De toda a forma, este primeiro ano de genocídio fortaleceu e expôs as características de enclave militar imperialista, em detrimento da aparência de Estado liberal e democrático, como Israel se apresenta ao mundo.

A dependência militar, econômica e política de Israel frente aos países imperialistas; a crise econômica e a fuga de capitais; o fortalecimento político dos “colonos”, representado pelos extremistas Ben Gvir e Smotrich (respectivamente, ministros da Segurança Nacional e das Finanças), em detrimento da extrema direita liberal; a ampliação dos gastos militares e a militarização da sociedade apontam para o fim das ilusões na falsa “democracia” israelense.

Solidariedade ativa

Generalizar a resistência para derrotar o genocídio

Este primeiro ano de genocídio demonstrou a falência das potências imperialistas e das instituições da ordem mundial em garantir o cessar-fogo, o ingresso irrestrito de ajuda humanitária e outras medidas básicas de sobrevivência para os palestinos, situação que, agora, se estende ao Líbano.

Está demonstrado que é a resistência palestina, armada ou desarmada, apoiada pela solidariedade internacional, que pode paralisar o genocídio, abrindo o caminho para a libertação da Palestina.

Do ponto de vista militar, o desafio nos países imperialistas ocidentais é ampliar o envolvimento da classe trabalhadora, para paralisar o envio de armas e fundos para o Estado sionista.

A China e a Rússia têm que ser cobradas a prover todo o armamento necessário para todas as forças dispostas a lutar contra o genocídio praticado pelo Estado de Israel no Oriente Médio. A mesma exigência tem que ser estendida aos países da Liga Árabe e ao chamado “Eixo da Resistência”.

Nos demais países, segue a batalha pela ampliação das mobilizações para obrigar os governos nacionais a romperem relações econômicas, militares, diplomáticas, acadêmicas e culturais com o Estado de Israel.

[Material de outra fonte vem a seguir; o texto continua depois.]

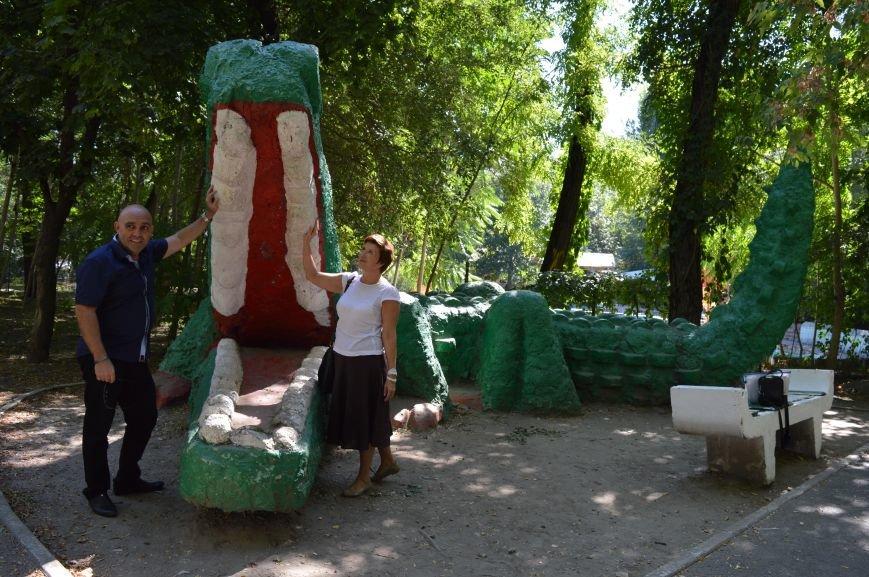 #ХочувРостов: Ростовские доминанты для гостьи с Алтая, фото-6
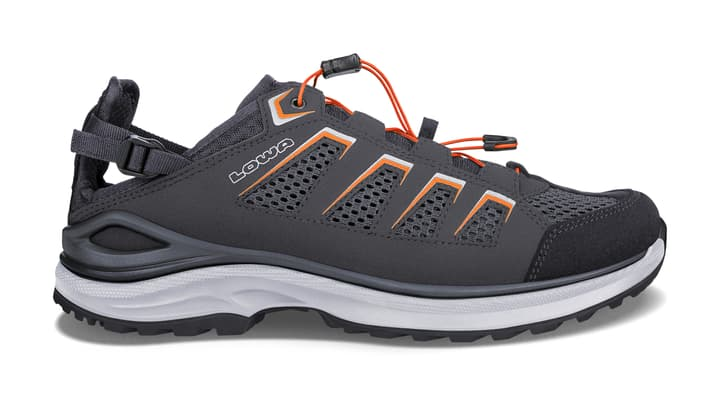 Madison Lo Chaussures polyvalentes pour homme Lowa 460898141080 Couleur gris Taille 41 Photo no. 1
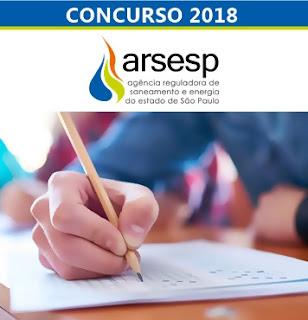Edital Concurso Arsesp 2018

Dentro da Palestina, o desafio é ampliar a auto-organização e a autodefesa palestina, bem como obrigar a Autoridade Palestina a romper os acordos de cooperação de segurança com o inimigo sionista e a ceder as armas da polícia palestina para que a juventude organize a autodefesa das cidades, vilas e campos de refugiados.

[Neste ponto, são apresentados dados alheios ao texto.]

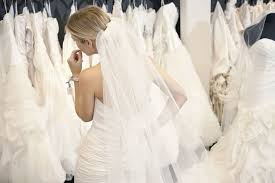 wedding dresses shop women are offering their wedding dresses to brides after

Palestina livre, do rio ao mar

A ONU e quase a totalidade dos governos em todo o mundo defendem a chamada solução de dois Estados, que, além de injusta, é uma cortina de fumaça para debilitar a resistência palestina, empurrando-a para o beco sem saída das negociações de paz.

O Estado de Israel já afirmou e reafirmou que é contra o estabelecimento de um Estado Palestino, mesmo que seja um “mini-Estado”, em apenas 22% do território palestino. Infelizmente, contudo, a maioria das forças de esquerda continua defendendo essa ilusão de dois Estados ou alguma variante.

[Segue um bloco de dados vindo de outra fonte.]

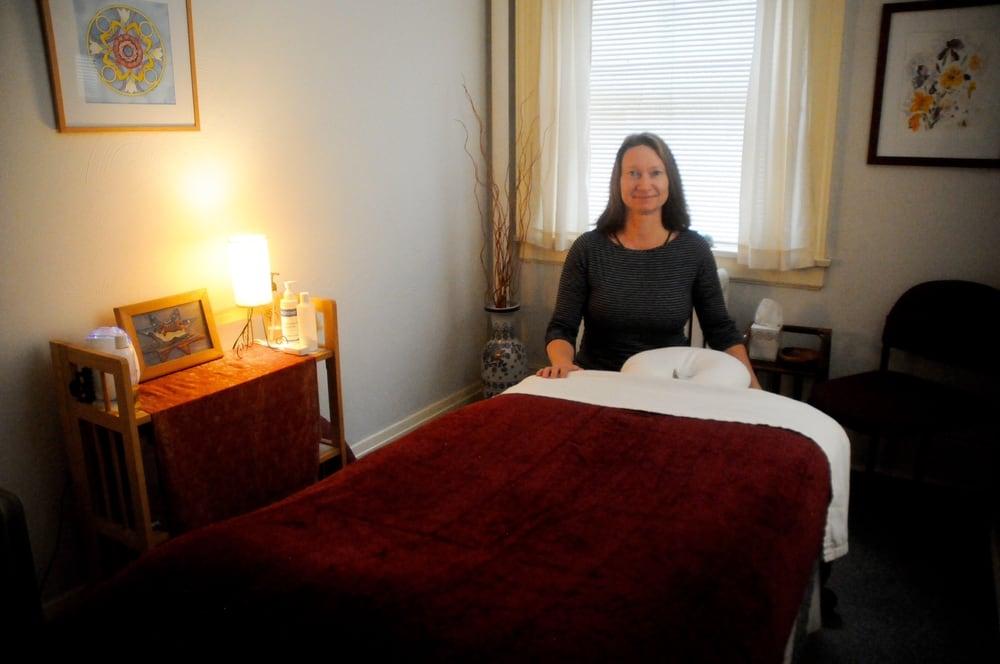 Infinite Light Healing: 3209 Millfair Rd, Erie, PA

Reafirmamos a necessidade de pôr fim ao Estado de Israel, como única forma de garantir justiça e paz no Oriente Médio. E, por isso, defendemos uma Palestina laica, democrática e não racista, do rio ao mar.

A aliança entre a classe trabalhadora palestina e a classe trabalhadora dos países árabes se constitui na força motriz para varrer os regimes árabes colaboracionistas, expulsar as forças imperialistas e libertar a Palestina e todo o mundo árabe, rumo a uma Federação Socialista de Países Árabes.